Thanks to directors Sabina Fedeli and Anna Migotto (“Father Lenin e i suoi fratelli” )and their “#AnneFrank. Parallel Stories” we can add another stunning documentary to that.
The direction of “#AnneFrank. Parallel Stories” is very straightforward. On one side we hear and see the stories of Anna Frank, from her childhood to her life as a refugee in The Netherlands and the moment she’s been dragged to the concentration camps.
They’re being told by the Oscar-winning actress Helen Mirren ( “Anna“, “Trimbo“) right from the heart of the Achterhuis. Maybe not the actual Achterhuis but it could have easily been due to the great work of the set designer who reconstructed the hiding place meticulously to every last detail.
Together with the real-life, emotional and heartbreaking story, the dark and grim elements of World War II are already being represented on screen in the greatest way possible.
However, there’s still also the other side of “#AnneFrank. Parallel Stories” in which the young actress Martina Gatti is guiding the viewers alongside and through multiple locations that were vital in Anne’s short but immensely important life.
Just like Frank, Gatti has her diary. More modern (as it’s her Instagram page, hence the # in the title) but with the same effect. Thinking about life, writing down (or in this case: posting) thoughts and hoping that people would understand.

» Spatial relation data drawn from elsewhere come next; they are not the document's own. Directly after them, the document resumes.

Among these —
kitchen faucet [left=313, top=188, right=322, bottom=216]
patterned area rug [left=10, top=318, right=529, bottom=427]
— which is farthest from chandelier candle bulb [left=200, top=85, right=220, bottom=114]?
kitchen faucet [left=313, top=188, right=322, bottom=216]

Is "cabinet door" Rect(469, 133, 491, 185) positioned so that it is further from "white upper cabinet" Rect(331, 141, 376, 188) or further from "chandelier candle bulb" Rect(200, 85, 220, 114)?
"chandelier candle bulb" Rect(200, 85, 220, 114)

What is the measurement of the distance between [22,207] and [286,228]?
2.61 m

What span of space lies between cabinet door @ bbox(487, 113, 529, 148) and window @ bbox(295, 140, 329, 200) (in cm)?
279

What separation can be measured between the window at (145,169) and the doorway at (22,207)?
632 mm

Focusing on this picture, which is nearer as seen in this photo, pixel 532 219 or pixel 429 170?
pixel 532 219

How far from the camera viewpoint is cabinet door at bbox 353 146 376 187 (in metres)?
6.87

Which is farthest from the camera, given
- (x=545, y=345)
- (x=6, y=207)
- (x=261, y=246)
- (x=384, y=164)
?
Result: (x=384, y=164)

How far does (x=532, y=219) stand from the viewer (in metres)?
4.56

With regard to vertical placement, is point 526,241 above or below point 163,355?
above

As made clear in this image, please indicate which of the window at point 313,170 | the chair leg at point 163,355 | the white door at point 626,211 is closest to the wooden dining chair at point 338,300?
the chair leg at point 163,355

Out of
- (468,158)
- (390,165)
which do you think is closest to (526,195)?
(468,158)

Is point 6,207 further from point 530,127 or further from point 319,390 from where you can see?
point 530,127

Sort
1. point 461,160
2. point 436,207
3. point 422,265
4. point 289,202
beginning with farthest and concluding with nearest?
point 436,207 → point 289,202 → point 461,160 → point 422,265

Through her social media, she’s connecting the past with the modern society and also shows us there’s still a lot of anger and abuse of power when it comes to discrimination, racism, and ideology. It’s also a great touch that the directors chose people who are about the same age Anna was when she had to endure the hard times.
While both Mirren and Gatti bring many emotional and touching moments to the screen, the most poignant ones are certainly coming from the five survivors who are being interviewed during this documentary.

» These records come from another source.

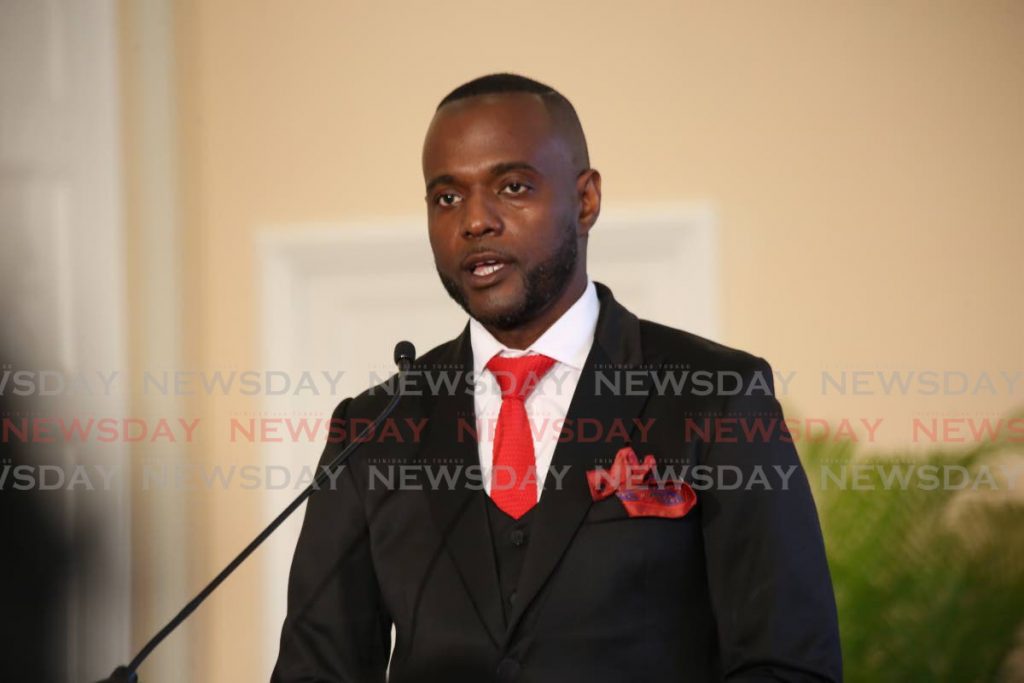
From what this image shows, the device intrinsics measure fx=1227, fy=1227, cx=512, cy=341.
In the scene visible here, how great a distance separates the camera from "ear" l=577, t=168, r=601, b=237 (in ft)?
6.46

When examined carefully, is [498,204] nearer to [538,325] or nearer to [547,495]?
[538,325]

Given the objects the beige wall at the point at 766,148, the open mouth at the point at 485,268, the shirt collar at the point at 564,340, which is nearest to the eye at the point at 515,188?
the open mouth at the point at 485,268

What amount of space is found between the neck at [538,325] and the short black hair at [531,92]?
0.21 meters

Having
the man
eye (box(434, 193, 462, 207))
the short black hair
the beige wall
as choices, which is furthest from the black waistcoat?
the beige wall

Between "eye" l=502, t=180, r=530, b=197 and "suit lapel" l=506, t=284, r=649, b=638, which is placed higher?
"eye" l=502, t=180, r=530, b=197

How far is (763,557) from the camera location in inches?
66.9

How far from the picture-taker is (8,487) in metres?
3.21

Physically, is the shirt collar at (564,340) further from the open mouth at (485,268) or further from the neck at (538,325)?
the open mouth at (485,268)

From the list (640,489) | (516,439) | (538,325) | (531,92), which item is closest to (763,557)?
(640,489)

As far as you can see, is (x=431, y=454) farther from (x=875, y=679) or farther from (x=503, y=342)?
(x=875, y=679)

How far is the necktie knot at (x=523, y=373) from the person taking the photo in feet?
6.32

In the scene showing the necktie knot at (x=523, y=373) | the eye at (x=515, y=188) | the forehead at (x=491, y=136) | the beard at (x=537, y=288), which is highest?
the forehead at (x=491, y=136)

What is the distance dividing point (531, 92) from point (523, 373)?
44cm

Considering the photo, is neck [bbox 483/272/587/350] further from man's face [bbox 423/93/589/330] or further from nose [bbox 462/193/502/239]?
nose [bbox 462/193/502/239]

Sarah Lichtsztejn-Montard, Arianna Szörenyi, Helga Weiss and sisters Andra and Tatiana Bucci are five immensely strong and courageous women who survived the horrific Holocaust as children and who aren’t afraid of sharing the emotional stories with the world. No one should have ever gone through those barbaric and horrific happenings they had to endure.

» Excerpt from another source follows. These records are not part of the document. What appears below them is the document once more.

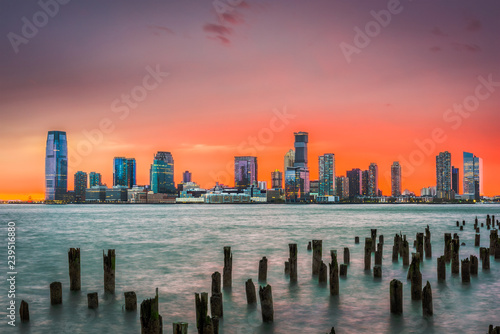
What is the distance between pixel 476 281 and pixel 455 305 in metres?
5.02

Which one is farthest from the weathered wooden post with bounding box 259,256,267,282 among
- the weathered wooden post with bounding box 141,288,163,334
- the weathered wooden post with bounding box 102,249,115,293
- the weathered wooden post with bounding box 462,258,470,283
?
the weathered wooden post with bounding box 141,288,163,334

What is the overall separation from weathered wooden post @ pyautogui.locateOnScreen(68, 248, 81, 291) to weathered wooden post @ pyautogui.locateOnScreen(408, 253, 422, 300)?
43.3 ft

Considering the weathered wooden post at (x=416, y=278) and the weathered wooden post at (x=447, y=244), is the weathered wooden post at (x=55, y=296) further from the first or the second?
the weathered wooden post at (x=447, y=244)

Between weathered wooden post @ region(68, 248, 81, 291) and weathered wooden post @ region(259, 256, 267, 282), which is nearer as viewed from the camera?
weathered wooden post @ region(68, 248, 81, 291)

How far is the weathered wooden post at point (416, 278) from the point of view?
18.0m

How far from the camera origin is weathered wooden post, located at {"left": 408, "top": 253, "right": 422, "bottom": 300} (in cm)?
1802

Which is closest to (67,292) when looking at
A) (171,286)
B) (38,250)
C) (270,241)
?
(171,286)

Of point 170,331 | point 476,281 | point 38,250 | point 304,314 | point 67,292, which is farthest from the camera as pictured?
point 38,250

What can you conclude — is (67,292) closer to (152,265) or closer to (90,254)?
(152,265)

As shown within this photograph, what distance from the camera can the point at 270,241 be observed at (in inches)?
1884

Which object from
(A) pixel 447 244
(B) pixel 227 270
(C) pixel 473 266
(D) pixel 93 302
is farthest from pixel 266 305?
(A) pixel 447 244

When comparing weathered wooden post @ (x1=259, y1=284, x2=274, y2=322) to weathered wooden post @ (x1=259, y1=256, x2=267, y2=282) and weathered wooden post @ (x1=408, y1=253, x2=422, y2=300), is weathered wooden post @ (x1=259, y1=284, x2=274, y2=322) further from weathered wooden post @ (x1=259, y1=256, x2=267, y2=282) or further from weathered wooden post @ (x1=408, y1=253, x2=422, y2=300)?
weathered wooden post @ (x1=259, y1=256, x2=267, y2=282)

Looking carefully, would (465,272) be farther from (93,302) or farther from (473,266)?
(93,302)

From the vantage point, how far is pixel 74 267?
20641 millimetres
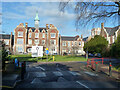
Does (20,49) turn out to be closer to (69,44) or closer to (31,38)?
(31,38)

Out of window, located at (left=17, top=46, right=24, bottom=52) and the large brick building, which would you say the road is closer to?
the large brick building

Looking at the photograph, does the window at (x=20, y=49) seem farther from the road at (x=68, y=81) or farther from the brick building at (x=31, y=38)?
the road at (x=68, y=81)

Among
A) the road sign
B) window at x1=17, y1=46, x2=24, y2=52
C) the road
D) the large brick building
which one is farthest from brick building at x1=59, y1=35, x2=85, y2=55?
the road

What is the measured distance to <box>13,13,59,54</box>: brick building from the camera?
53875 mm

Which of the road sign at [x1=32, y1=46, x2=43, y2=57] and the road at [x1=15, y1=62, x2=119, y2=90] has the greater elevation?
the road sign at [x1=32, y1=46, x2=43, y2=57]

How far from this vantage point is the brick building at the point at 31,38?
177ft

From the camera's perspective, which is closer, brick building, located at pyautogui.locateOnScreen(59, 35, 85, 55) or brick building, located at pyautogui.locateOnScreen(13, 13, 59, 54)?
brick building, located at pyautogui.locateOnScreen(13, 13, 59, 54)

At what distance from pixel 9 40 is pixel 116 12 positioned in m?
53.3

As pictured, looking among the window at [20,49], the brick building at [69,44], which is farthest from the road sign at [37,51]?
the brick building at [69,44]

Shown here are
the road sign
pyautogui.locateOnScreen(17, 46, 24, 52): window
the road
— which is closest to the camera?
the road

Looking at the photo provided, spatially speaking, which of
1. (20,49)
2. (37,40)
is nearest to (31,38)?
(37,40)

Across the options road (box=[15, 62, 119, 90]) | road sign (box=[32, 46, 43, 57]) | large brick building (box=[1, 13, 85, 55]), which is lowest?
road (box=[15, 62, 119, 90])

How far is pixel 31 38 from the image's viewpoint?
182ft

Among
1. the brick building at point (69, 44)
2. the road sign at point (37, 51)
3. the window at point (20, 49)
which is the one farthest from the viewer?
the brick building at point (69, 44)
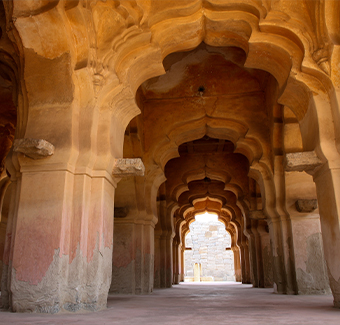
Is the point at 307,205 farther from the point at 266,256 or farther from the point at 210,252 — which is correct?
the point at 210,252

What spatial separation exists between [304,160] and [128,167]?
235 centimetres

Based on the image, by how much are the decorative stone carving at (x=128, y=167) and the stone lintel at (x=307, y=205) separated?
13.0 ft

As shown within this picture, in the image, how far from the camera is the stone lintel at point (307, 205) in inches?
291

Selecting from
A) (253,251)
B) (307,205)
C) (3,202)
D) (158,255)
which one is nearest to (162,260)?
(158,255)

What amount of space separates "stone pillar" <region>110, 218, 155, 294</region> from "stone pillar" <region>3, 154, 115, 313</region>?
3.35 meters

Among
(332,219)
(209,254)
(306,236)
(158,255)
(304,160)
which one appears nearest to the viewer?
(332,219)

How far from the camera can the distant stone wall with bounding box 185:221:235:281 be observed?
28875 millimetres

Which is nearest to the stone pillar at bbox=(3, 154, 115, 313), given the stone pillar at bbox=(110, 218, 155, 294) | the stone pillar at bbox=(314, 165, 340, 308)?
the stone pillar at bbox=(314, 165, 340, 308)

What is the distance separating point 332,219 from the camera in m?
4.46

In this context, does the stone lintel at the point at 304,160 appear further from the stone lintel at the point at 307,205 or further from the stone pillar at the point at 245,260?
the stone pillar at the point at 245,260

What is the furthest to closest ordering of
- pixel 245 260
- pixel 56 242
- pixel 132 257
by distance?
pixel 245 260 → pixel 132 257 → pixel 56 242

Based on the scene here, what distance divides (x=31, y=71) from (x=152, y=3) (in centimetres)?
201

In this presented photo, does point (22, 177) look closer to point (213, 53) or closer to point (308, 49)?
point (308, 49)

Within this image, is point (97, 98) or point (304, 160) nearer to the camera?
point (304, 160)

Their strong voices are being accompanied by the ones from Michael Berenbaum (rabbi), Marcello Pezzetti (historian, teacher of Jewish Studies, Holocaust historian and director of the Holocaust Museum in Rome), Nathalie Zajde (French ethno-psychologist), Doris Grozdanovicova (witness), Fanny Hochbaum (witness), Francesca Dego (violinist), Basel Yves Kugelmann (journalist and member of the Anne Frank Fonds), Ronald Leopold (director of the Anne Frank House), Alain Granat (director of online magazine Jewpopo), and Simon Daval (photographer).
Many more extraordinary films and documentaries will be released soon as commemorations to the victims of the World War II. However, if there’s one documentary you need to see, it’s “#AnneFrank. Parallel Stories”.
In this multi-layered, unique and eye-opening documentary, the cruelty of the Second World War and the modern society are connected through poignant testimonies, hashtags and the most acclaimed diary in history.
“#AnneFrank. Parallel Stories” is released in selected cinemas from the 27th of January.